• Vorliegender Text
Farbgewaltige Kontraste

"Wir wollten die Suche eines Malers nach seiner Ausdrucksweise zeigen, doch diesen Bildern fehlt das Zwingende. Sie wirken wie in einem angeeigneten Stil, der nicht der eigene ist“, so Koja. Im Anschluss möchte man jedoch "das Leuchten und aufeinander Antworten der Farben feiern“.

In Bilder gefasster Großstadttrubel zeigt dies ebenso wie beeindruckende, förmlich überwogende Meeresdarstellungen. Auch in der Abhandlung biblischer Themen und in Gartenbildern wird offenbar, was Noldes Berühmtheit ausmacht und in der Ausstellung besonders in den Fokus gerückt wird: die Faszination der Farbe. Wie gelingt es Nolde, eine ganz eigene Wirkung zu erzeugen? "Bei ihm ist die Farbe vom Gegenstand losgelöst, die Kontraste werden verstärkt, damit ein prachtvolles Nebeneinander entsteht - das kann durchaus etwas Gewalttätiges haben“, erklärt Koja. Belvedere-Direktorin Agnes Husslein-Arco führt aus, dass Nolde "leuchtende, volltönende Farbflächen betonte und Details unterschlug“.

Um all dies noch mehr wirken zu lassen, präsentiert man die Werke in eigenen "Nolde-Rahmen“. Solche stellte Nolde einmal aus der Not heraus aus mit Teer bemalten Brettern her, wobei er merkte, dass sie die Intensität seiner Farbgebung noch verstärkten.

Schwülstig sind manche Arbeiten, "doch erstens habe ich solche unwirklich erscheinenden roten Wolkenstimmungen in Seebüll, wo Nolde lebte, wirklich gesehen“, sagt Koja, "und zweitens fängt er sie durch die Rauheit seiner Malerei ab. Das Gestische ist deutlich zu sehen und die grobe, pulsierende Leinwand verhindert, dass die Bilder ins Süßliche kippen.“ Nolde fragt dabei nach dem menschlichen Empfinden vor dem Anblick einer Landschaft oder einer Szene, egal, ob es sich um ein Blumenstilleben, seine religiösen Darstellungen oder solche von Fabelwesen, denen er am Strand selbst begegnet sein will, handelt.

• Zu erledigende Aufgabe
Extrahiere aus dem Text über Noldes Farbmalerei wortgetreu den Abschnitt zwischen „Schwülstig sind manche“ und „sein will, handelt.“, beide eingeschlossen.

Daten zu räumlichen Beziehungen:
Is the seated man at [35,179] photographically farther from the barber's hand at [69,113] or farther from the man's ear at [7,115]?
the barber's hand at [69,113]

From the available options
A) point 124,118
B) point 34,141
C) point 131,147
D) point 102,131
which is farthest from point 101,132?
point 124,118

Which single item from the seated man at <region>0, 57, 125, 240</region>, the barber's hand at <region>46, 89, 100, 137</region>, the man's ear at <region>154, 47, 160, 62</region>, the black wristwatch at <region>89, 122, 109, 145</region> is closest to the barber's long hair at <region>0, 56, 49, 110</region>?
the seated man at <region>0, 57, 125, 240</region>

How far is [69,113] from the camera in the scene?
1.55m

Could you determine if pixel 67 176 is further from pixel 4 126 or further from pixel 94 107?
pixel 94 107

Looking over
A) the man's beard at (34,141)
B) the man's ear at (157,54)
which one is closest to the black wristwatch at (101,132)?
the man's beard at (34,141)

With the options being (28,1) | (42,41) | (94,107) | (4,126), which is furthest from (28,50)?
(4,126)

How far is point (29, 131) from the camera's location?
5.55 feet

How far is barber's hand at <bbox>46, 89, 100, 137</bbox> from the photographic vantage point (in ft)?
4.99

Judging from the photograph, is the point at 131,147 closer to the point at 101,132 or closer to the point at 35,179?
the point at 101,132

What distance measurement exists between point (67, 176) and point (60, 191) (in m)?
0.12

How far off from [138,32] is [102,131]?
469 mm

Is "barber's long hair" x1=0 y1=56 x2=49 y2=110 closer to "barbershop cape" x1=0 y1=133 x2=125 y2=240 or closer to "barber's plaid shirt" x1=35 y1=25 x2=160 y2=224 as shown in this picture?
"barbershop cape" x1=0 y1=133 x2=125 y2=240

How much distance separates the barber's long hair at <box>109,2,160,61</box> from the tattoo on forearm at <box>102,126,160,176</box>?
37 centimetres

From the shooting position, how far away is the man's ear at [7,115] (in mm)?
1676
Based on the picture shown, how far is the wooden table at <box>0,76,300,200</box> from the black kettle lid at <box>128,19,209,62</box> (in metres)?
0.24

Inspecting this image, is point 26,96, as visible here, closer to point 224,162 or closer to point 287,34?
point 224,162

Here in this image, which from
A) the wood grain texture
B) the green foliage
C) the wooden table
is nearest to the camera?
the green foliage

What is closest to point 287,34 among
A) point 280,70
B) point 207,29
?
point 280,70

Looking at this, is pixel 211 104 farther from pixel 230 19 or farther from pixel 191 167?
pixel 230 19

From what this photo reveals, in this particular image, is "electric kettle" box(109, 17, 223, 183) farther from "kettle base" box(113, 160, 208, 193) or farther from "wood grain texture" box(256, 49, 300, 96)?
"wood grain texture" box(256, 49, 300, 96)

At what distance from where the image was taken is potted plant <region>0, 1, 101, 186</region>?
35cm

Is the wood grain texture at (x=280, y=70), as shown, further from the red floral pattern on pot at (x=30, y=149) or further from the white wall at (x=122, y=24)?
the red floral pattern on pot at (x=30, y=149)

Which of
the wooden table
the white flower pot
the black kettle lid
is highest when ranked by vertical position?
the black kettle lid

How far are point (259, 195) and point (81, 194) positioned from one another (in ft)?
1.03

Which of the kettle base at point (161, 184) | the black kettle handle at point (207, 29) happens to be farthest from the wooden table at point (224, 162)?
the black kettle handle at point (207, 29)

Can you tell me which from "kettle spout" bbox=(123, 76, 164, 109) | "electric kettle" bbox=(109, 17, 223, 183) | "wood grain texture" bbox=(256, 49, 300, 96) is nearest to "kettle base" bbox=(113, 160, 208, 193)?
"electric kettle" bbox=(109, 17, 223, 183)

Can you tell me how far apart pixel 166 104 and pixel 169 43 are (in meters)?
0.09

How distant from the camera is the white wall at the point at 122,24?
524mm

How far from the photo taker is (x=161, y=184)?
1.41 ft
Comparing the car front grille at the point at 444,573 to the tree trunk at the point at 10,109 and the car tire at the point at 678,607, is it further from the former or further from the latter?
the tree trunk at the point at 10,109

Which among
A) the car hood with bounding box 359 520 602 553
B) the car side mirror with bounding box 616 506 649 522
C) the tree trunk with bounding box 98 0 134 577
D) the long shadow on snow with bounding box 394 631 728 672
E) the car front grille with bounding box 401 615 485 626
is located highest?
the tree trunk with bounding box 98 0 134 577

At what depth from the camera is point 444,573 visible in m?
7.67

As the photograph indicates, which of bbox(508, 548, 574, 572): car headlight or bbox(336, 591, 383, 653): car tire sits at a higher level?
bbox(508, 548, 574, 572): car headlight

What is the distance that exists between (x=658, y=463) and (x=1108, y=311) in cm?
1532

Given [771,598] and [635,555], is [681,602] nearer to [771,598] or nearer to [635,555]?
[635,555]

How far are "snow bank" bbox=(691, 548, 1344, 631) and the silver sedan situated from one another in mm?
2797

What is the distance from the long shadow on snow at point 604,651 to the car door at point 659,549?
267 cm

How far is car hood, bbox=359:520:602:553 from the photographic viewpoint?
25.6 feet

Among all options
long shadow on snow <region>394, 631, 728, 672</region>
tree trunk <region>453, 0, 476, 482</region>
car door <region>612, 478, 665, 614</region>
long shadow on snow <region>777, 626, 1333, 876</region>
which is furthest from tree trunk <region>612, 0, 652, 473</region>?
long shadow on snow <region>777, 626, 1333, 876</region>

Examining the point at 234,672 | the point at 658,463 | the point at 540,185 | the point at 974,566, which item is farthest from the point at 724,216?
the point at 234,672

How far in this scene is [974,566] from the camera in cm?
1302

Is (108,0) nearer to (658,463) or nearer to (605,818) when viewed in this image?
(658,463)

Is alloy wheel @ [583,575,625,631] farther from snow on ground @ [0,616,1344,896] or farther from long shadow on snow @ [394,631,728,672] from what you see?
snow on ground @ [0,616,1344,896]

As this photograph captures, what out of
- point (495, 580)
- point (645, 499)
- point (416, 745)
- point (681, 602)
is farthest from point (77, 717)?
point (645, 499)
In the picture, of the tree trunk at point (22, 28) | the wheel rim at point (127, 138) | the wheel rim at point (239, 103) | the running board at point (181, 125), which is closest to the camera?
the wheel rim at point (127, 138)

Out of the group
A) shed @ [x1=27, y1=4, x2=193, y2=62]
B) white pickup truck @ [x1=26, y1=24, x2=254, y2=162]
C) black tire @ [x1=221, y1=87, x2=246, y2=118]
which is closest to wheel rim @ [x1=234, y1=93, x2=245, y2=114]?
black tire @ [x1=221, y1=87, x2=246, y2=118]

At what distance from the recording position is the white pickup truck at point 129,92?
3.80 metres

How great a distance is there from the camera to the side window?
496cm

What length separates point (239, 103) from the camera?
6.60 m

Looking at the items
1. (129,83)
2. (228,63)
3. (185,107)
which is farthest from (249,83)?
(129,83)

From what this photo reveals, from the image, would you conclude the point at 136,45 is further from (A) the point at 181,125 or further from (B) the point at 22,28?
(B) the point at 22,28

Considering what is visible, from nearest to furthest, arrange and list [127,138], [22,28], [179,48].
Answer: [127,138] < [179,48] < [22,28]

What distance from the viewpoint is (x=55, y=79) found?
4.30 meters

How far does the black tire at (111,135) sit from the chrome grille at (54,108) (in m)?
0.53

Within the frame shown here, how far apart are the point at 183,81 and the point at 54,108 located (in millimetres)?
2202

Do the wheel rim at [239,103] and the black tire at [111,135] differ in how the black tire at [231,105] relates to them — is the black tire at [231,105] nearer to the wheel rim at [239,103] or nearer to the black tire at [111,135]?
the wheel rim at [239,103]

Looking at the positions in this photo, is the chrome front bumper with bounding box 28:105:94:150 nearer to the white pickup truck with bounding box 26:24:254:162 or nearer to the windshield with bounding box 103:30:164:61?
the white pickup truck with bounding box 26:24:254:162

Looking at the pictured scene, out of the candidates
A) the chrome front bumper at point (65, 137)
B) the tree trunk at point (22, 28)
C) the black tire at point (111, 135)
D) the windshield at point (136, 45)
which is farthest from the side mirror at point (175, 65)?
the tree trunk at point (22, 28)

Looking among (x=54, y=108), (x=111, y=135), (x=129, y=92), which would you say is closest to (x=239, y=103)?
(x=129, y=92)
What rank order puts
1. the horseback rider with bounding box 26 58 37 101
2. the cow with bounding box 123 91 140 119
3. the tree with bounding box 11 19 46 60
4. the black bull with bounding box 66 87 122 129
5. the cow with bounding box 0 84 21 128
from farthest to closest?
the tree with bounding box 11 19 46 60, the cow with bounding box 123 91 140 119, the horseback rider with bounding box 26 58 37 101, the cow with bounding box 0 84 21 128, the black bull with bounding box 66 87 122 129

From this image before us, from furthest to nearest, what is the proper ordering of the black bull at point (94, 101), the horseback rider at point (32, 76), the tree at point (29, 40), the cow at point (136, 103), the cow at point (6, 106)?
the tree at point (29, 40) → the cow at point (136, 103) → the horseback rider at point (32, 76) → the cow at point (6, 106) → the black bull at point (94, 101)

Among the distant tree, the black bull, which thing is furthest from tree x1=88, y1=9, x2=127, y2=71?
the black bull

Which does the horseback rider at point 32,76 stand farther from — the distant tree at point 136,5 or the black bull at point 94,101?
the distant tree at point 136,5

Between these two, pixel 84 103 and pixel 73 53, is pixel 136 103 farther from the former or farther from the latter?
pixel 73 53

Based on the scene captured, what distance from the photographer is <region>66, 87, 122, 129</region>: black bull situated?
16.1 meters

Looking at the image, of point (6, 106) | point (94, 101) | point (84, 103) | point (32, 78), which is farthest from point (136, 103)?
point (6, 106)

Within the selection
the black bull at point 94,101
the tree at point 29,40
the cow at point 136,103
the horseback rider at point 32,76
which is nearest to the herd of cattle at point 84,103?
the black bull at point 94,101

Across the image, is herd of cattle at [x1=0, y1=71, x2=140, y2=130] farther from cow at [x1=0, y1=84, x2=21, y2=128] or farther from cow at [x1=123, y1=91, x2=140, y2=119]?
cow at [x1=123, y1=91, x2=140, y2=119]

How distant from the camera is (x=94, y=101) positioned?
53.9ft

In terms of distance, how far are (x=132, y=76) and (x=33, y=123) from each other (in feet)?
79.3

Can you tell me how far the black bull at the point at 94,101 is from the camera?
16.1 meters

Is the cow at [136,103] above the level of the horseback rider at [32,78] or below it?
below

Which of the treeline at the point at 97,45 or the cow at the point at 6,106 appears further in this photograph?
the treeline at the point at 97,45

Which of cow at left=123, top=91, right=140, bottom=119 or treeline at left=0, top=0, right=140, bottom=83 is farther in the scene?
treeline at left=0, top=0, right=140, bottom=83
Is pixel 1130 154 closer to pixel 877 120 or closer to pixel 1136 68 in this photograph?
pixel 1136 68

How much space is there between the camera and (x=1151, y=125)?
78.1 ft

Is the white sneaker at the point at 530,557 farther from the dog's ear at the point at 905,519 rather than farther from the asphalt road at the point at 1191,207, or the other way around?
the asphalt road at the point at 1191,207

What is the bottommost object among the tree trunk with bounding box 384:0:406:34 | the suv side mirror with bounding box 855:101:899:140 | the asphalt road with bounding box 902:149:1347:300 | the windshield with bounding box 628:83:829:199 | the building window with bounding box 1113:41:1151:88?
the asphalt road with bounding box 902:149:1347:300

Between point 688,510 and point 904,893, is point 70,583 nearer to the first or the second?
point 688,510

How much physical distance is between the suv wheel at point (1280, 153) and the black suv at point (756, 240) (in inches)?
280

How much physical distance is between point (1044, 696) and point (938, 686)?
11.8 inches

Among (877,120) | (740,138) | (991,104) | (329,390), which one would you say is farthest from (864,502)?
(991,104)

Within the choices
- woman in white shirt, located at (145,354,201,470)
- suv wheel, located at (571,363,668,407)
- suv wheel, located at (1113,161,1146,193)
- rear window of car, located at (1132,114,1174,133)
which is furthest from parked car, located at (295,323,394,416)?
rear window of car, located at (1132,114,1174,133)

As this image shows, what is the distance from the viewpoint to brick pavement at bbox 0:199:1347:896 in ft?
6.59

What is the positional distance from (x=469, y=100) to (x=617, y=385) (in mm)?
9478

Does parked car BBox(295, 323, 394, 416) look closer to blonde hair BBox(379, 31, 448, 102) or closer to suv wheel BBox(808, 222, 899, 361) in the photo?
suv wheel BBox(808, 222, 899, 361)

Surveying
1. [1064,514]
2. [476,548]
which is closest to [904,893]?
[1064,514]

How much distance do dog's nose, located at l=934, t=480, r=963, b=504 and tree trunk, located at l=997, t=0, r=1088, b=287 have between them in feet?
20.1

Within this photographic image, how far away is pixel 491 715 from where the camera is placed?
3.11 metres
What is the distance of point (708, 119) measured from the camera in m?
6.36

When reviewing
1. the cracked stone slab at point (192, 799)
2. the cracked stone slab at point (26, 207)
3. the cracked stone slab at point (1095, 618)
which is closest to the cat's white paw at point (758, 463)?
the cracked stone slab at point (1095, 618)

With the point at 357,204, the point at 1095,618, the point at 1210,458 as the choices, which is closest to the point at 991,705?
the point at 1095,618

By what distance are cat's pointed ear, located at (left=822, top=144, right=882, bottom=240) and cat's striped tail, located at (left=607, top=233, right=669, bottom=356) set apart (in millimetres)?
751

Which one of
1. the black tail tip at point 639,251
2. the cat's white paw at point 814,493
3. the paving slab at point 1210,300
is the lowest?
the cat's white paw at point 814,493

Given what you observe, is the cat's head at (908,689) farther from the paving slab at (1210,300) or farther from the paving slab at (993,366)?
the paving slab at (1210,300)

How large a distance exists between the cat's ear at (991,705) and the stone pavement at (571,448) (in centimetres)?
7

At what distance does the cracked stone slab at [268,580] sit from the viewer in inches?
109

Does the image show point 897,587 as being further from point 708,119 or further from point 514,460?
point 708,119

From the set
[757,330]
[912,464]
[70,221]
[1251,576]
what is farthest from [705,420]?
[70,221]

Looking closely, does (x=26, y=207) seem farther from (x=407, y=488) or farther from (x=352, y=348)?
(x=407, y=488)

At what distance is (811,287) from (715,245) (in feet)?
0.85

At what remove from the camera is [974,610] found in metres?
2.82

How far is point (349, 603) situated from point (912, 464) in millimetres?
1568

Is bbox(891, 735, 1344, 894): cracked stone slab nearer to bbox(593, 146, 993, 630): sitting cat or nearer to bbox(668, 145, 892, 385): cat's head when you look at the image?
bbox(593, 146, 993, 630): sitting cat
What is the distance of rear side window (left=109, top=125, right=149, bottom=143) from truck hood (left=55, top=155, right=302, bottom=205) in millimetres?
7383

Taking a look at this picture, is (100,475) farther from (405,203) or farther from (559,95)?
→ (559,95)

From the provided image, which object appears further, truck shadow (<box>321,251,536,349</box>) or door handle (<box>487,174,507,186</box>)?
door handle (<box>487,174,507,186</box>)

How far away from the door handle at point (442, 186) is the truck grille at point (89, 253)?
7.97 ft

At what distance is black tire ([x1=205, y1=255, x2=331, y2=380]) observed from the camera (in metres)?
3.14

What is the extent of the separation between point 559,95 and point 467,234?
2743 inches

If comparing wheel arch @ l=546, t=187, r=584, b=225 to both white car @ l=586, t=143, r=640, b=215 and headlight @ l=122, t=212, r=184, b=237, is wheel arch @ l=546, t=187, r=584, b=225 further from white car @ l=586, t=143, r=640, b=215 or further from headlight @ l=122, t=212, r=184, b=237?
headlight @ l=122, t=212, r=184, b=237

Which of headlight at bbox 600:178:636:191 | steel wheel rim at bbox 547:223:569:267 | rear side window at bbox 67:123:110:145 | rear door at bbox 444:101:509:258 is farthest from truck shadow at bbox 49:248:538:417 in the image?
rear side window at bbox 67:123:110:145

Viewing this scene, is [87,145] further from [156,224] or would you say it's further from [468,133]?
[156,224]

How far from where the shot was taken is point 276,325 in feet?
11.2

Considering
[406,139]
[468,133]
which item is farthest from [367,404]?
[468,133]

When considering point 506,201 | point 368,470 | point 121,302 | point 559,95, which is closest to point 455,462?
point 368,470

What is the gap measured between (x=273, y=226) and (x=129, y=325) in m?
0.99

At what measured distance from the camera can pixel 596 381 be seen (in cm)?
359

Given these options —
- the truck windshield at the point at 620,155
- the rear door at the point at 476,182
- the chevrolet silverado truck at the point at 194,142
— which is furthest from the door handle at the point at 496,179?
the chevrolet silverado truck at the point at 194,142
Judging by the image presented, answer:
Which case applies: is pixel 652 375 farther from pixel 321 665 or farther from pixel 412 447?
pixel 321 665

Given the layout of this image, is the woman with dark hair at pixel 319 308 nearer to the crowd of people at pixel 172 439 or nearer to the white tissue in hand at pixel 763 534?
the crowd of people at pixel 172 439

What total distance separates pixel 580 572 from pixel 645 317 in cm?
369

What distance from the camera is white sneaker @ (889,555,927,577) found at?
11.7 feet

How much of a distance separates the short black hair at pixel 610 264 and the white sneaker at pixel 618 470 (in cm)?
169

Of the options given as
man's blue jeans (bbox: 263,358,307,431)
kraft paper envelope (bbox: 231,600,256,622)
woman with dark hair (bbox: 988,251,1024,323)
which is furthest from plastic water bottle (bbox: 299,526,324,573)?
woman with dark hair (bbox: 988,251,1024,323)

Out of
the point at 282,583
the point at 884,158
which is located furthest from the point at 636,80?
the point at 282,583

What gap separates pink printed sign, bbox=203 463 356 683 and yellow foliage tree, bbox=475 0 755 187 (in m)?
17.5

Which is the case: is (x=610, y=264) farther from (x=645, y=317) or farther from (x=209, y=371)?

• Lösung der Aufgabe
Schwülstig sind manche Arbeiten, "doch erstens habe ich solche unwirklich erscheinenden roten Wolkenstimmungen in Seebüll, wo Nolde lebte, wirklich gesehen“, sagt Koja, "und zweitens fängt er sie durch die Rauheit seiner Malerei ab. Das Gestische ist deutlich zu sehen und die grobe, pulsierende Leinwand verhindert, dass die Bilder ins Süßliche kippen.“ Nolde fragt dabei nach dem menschlichen Empfinden vor dem Anblick einer Landschaft oder einer Szene, egal, ob es sich um ein Blumenstilleben, seine religiösen Darstellungen oder solche von Fabelwesen, denen er am Strand selbst begegnet sein will, handelt.